Opinión

Partido Revolucionario Institucional

LETRAS DESDE MÉXICO

Rafael Cardona | Jueves 08 de marzo de 2018

Hoy, como muy pocas veces antes, el Partido Revolucionario Institucional; parte decisiva de la historia de México, esta a punto de perder el poder por segunda ocasión en los años recientes. La primera en los albores del siglo y ahora, antes de llegar a su primera quinta parte.

Si el XX fue el siglo del PRI (casi), el XXI parece estar organizado para prescindir de él. Estas son algunas reflexiones en torno de los 89 años del cada vez menos poderoso partido.

Hace muchos años, en una de las redacciones iniciales de mi vida profesional, conocí a un hombre --ya entrado en años-- cuyo mérito en la vida fue escribir una de las canciones más tristes del mundo, en cuyas letras de amargura hoy veo el retrato actual del Partido Revolucionario Institucional, cuyos aedos podrían cantar ahora “… inmensa nostalgia invade mi pensamiento; y al verme tan solo y triste…”, porque ni siquiera con los mejores ojos se le podrían ver los músculos de antaño, ni la agudeza de los reflejos en cuya eléctrica respuesta anticipada hubo siempre un destello de genialidad y una prolongada sabiduría en el ejercicio del poder.

Hoy nadie podría suscribir, cuando más recodar, palabras como estas:

“…las ideas y los hombres de la Revolución Mexicana tienen la fuerza que les permitirá enfrentarse a cualquier competencia electoral, como si fuera la práctica requerida para mantenerse en forma. ¡Ni siquiera el prolongado ejercicio del poder ha gastado la fuerza de la Revolución Mexicana!”

Eso dijo en momentos de euforia el gran Jesús Reyes Heroles quien en tono de advertencia ante lo inminente, alcanzó a mirar con los ojos de la clarividencia, el porvenir ineludible.

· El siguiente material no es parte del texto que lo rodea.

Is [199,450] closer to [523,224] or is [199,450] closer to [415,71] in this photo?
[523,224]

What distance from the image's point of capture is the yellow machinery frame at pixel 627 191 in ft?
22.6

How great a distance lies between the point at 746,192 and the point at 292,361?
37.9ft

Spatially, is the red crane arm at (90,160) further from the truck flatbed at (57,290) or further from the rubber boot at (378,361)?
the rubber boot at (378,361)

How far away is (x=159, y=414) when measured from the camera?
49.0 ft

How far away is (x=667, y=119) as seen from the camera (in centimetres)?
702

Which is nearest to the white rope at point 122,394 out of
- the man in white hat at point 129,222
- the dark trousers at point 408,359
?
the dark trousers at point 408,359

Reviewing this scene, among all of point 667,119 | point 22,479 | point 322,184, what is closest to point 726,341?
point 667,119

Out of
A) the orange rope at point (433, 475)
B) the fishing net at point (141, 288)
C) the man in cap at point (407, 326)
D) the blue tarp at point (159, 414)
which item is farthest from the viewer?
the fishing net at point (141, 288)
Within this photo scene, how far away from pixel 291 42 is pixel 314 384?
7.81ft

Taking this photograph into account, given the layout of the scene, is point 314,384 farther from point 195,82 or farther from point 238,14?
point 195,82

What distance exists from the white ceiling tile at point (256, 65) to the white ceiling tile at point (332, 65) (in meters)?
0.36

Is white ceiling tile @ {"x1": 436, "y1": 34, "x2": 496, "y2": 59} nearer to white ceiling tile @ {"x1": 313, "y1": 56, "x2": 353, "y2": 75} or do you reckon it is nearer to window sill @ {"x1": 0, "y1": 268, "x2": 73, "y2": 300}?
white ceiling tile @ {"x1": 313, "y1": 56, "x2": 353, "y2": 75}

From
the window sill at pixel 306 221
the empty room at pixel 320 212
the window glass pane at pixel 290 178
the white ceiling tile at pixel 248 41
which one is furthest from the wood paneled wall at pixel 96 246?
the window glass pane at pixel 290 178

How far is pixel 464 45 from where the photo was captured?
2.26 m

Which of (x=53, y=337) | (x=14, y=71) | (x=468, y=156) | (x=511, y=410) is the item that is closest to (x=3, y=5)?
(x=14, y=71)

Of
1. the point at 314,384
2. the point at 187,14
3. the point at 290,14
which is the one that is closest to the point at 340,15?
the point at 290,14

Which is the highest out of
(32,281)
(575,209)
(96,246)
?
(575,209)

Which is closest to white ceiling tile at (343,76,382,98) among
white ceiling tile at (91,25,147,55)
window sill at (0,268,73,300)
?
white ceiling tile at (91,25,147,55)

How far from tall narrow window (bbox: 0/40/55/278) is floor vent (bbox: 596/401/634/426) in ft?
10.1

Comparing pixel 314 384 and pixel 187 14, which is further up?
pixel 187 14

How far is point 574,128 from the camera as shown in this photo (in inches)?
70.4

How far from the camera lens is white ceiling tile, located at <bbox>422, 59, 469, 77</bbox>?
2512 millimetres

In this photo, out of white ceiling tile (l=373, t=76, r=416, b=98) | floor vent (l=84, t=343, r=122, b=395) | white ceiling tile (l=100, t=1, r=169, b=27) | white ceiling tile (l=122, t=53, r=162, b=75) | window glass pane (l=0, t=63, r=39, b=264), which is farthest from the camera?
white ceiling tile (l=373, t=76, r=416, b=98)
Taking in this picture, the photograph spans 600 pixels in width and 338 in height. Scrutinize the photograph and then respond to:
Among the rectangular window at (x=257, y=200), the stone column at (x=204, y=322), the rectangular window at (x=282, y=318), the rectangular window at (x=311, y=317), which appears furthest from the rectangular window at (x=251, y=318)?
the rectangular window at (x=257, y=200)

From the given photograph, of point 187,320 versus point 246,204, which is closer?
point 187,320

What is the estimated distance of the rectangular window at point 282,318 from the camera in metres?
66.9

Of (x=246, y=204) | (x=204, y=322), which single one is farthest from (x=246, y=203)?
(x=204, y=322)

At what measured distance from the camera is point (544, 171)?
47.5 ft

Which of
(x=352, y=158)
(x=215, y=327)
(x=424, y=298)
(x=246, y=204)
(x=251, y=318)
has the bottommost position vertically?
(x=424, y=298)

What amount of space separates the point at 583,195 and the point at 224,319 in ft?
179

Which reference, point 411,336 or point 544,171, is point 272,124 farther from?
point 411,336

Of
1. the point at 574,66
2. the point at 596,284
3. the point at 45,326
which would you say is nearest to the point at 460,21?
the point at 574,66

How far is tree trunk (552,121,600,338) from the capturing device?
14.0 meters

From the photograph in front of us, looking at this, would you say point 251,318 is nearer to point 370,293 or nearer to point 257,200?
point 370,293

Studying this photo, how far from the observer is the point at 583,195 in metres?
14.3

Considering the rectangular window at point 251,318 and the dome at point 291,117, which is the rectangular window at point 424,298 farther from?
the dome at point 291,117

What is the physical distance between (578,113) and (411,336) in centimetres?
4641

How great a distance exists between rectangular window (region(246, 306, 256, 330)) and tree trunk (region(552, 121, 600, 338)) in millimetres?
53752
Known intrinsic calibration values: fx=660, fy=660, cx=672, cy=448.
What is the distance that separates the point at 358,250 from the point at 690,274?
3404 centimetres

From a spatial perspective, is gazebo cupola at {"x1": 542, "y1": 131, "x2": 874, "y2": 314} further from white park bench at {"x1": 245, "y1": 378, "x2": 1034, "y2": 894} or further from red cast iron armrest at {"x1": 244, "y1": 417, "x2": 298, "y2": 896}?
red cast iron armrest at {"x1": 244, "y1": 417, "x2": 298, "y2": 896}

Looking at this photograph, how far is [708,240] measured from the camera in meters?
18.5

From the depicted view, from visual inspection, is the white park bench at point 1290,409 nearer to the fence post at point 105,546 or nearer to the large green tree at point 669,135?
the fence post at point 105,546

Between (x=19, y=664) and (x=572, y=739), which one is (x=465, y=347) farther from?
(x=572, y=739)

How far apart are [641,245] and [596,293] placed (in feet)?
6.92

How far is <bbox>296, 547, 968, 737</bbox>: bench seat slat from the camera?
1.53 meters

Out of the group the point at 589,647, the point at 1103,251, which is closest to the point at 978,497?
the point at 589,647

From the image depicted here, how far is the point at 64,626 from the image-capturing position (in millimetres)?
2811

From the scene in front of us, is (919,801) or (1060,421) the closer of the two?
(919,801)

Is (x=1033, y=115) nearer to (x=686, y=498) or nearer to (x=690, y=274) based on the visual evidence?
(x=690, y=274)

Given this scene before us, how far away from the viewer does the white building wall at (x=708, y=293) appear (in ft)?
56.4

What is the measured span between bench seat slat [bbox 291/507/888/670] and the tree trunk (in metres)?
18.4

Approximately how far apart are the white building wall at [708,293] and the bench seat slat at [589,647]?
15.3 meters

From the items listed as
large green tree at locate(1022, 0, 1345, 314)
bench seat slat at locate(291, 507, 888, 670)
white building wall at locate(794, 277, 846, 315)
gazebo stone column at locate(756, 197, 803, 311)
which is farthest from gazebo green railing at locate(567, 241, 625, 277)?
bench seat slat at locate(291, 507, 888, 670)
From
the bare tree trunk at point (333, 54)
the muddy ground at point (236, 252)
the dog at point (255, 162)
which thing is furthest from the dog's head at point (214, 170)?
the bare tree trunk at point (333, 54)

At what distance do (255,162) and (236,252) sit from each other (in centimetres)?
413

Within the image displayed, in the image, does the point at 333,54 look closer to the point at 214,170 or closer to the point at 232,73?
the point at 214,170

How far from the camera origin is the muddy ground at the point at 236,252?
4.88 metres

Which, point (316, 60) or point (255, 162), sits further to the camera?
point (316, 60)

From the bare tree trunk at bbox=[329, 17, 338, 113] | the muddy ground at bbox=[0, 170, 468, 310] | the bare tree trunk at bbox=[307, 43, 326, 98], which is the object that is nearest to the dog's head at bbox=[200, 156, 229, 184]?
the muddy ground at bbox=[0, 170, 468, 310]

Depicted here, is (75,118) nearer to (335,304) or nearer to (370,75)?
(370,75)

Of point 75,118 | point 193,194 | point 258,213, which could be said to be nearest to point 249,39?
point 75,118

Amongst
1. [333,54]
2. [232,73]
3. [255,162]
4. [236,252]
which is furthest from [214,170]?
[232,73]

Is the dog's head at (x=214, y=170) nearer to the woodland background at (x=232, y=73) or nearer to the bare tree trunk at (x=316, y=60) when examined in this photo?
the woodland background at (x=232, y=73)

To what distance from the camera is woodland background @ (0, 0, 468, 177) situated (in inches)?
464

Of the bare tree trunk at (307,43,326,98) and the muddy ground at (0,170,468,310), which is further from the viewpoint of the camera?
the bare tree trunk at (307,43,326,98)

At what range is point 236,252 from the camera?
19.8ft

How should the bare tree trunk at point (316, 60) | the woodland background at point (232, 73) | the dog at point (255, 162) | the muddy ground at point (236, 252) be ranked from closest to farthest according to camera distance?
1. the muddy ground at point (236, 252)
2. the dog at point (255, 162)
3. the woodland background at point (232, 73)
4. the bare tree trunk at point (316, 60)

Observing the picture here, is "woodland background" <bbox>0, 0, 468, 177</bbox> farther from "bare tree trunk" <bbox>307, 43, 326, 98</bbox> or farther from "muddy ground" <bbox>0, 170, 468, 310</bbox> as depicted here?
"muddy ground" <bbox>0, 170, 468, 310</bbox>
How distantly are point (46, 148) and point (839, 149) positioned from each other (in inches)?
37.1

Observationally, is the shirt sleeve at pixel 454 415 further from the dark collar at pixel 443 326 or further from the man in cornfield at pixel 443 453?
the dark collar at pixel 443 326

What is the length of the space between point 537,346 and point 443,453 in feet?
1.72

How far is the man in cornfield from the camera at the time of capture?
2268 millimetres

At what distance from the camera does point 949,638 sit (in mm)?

Y presagió envuelto en la humareda de su tabaco azul:

“…debemos estar en contra de aquellas fuerzas que rebasan el encuadramiento político, que actúan como grupos de presión, distorsionando el cuadro social, dificultando la correcta articulación de la sociedad e intentando mediatizar la supremacía estatal. Por ello, al mismo tiempo que ayudamos a nacer una nueva vida política, tendremos que aplicar la eutanasia a los grupos de presión encaminados a rebasar los partidos …”

Hoy ya nada de eso es siquiera imaginable.

La corriente ideológica sin ideología llamada “modernidad” expresada en la infalible supremacía de los disfraces sociales enquistados en organizaciones no gubernamentales, ha logrado sabotear al estado, lo ha deshecho en términos de operatividad y lo ha dejado todo en el cuchicheo corrosivo de las redes sociales la política presumiblemente correcta.

El mundo se gobierna (o se desgobierna) por tuiter, como nos lo ha hecho saber y probado a casa paso, el vergonzoso habitante de la Casa Blanca.

Por esa desideologización, esa desvertebración, los partidos han devenido en membretes indefinibles, por eso es posible hoy ver el maridaje de la izquierda (falsa) con la derecha (falsa) en el olvido de sus (falsos) principios, pues éstos se han quedado allá, en el principio; no en la actualidad.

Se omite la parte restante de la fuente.